同様のことは坂本功慶応大教授も、著書「木造建築を見直す(岩波新書)」の中で指摘しています。「五重塔は耐震的にできているが、それは関わった大工が意図的にそうしたのだ(古代の大工技能はたいしたものだ)」というよく言われている説に対し、教授は、結果として五重塔は確かに耐震的であるがそれは決して意図したものではないだろう、と柔らかく断定しておられます。

木住協は、大工技能者がつくる木造と徳島すぎを始めとする県産材の利用促進を図るため、ことあるごとにそれらの良さ・魅力をPRしています。しかし、そこに行き過ぎはないか、客観性を欠いているところはないか、藤森、坂本両氏の指摘するような事態は生じていないか、私たちは自らを検証する姿勢を常に持ち続けなければなりません。

木住協、そして本県の林業・木材業界は、県産材の代表である徳島すぎの強さについては常に客観的な姿勢を貫いてきました。
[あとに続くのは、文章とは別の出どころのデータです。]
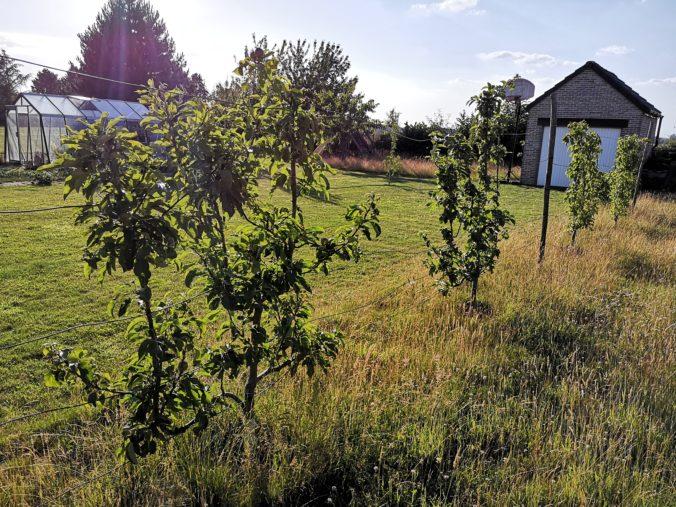 Steven Deschuyteneer Hoe eenvoudig u tuin gezonder maken leibomen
徳島すぎのライバルはヒノキ、ベイマツなどですが、「徳島すぎも強さでは負けてはいない、変わらないんだ」などと声高に叫んだりはせず、地道に実験・試験・研究を重ねてきました。その始まりである木住協発足以前の昭和50年代半ばから、一貫してそのスタンスは変えていません。 実験や研究などの、ほぼ四半世紀に亘る活動の成果は数多く、それぞれに重要で貴重なものです。そのうちの強度・構造に関する代表的な事項の概略を以下に列挙します。

□従来の見方を覆す徳島すぎの強さを実験で確認

昭和56年から3カ年国立林業試験場で実施した徳島すぎの実物大強度試験で得られた結果です。それまで建築基準法施行令においてスギの強度は低いものとされていましたが、この実験の結果、同法施行令の規定値以上であることが判明したのです。

□県内流域ごとに徳島すぎ梁材の強度を実験で確認

昭和61年度に導入した実物大強度試験機を用い、県森林林業研究所が県内各流域ごとに徳島すぎ梁材の強度実験を実施していきました。流域ごとのデータを集積し、徳島すぎの利用促進に役立てるためです。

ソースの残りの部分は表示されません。